Treat the line containing "Vietnam;Lao, site loc_0817, 2019-09-25" as the first line of the answer and the last line of the data as its final line, reproducing every line between exactly.

(Extracted data entries)
--*--

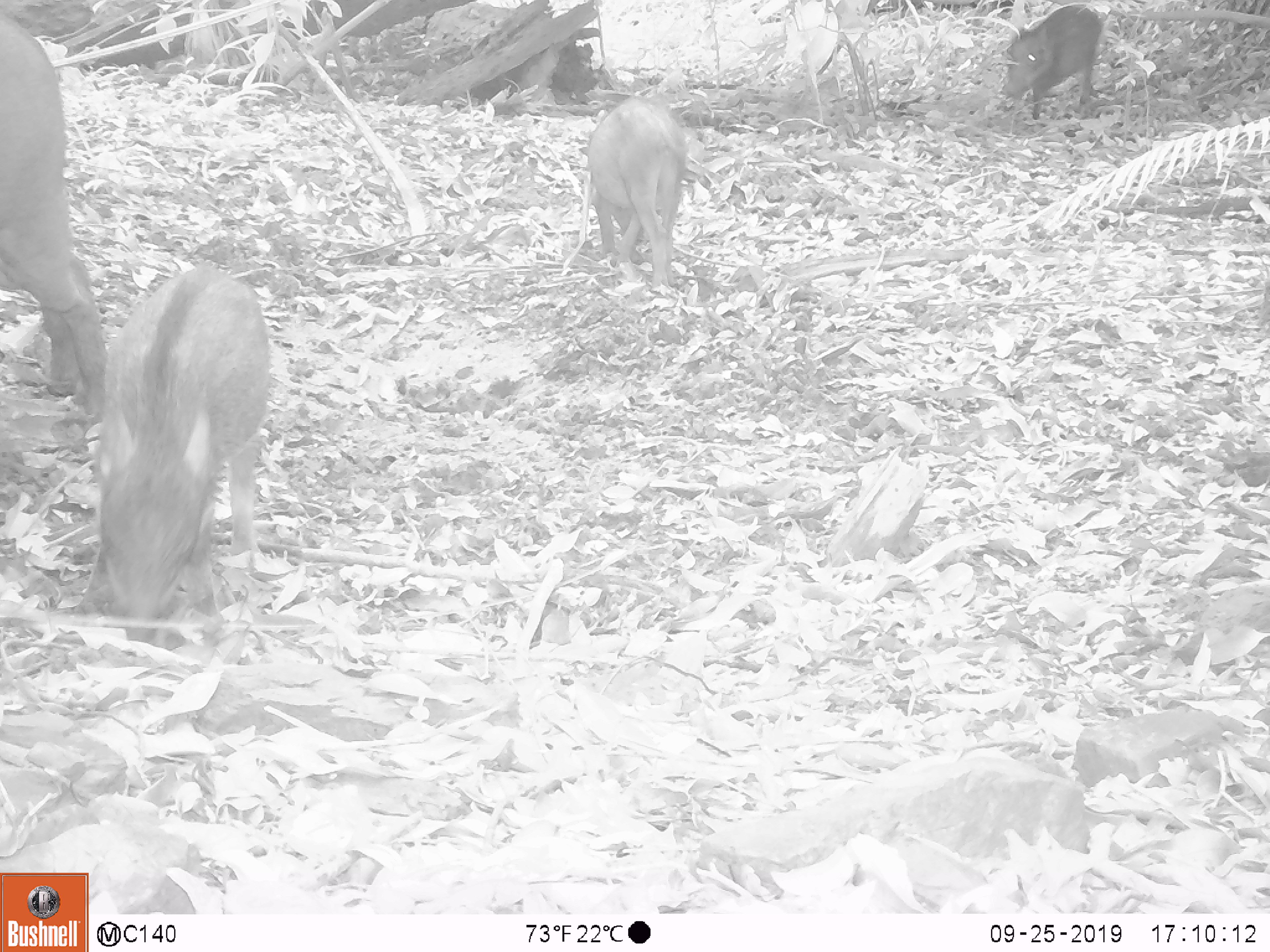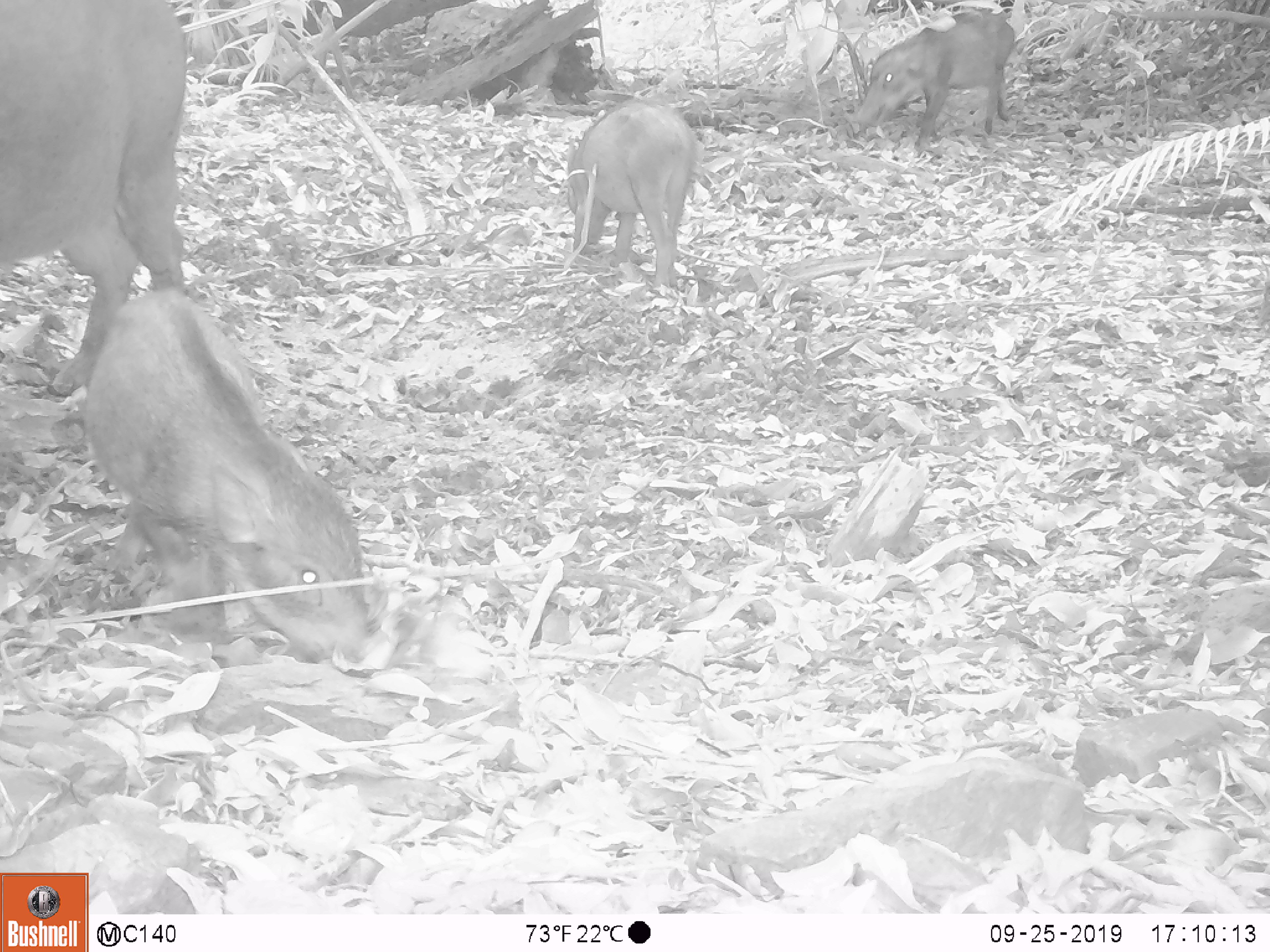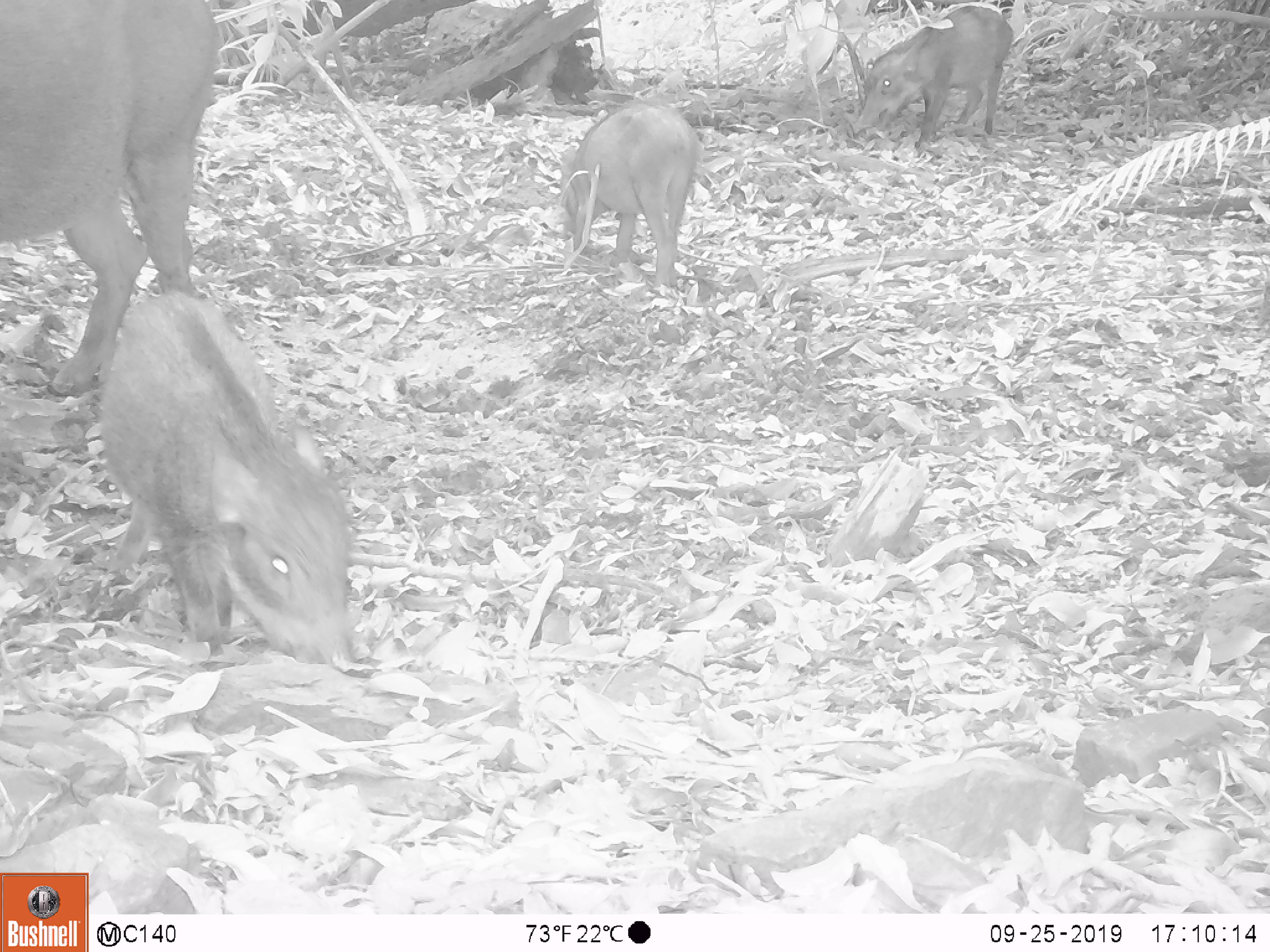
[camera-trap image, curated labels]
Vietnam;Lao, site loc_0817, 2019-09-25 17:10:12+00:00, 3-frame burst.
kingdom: Animalia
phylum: Chordata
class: Mammalia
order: Artiodactyla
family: Suidae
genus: Sus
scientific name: Sus scrofa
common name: eurasian wild pig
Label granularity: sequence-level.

--*--

_THE ANSWER_:
Vietnam;Lao, site loc_0817, 2019-09-25 17:10:12+00:00, 3-frame burst.
kingdom: Animalia
phylum: Chordata
class: Mammalia
order: Artiodactyla
family: Suidae
genus: Sus
scientific name: Sus scrofa
common name: eurasian wild pig
Label granularity: sequence-level.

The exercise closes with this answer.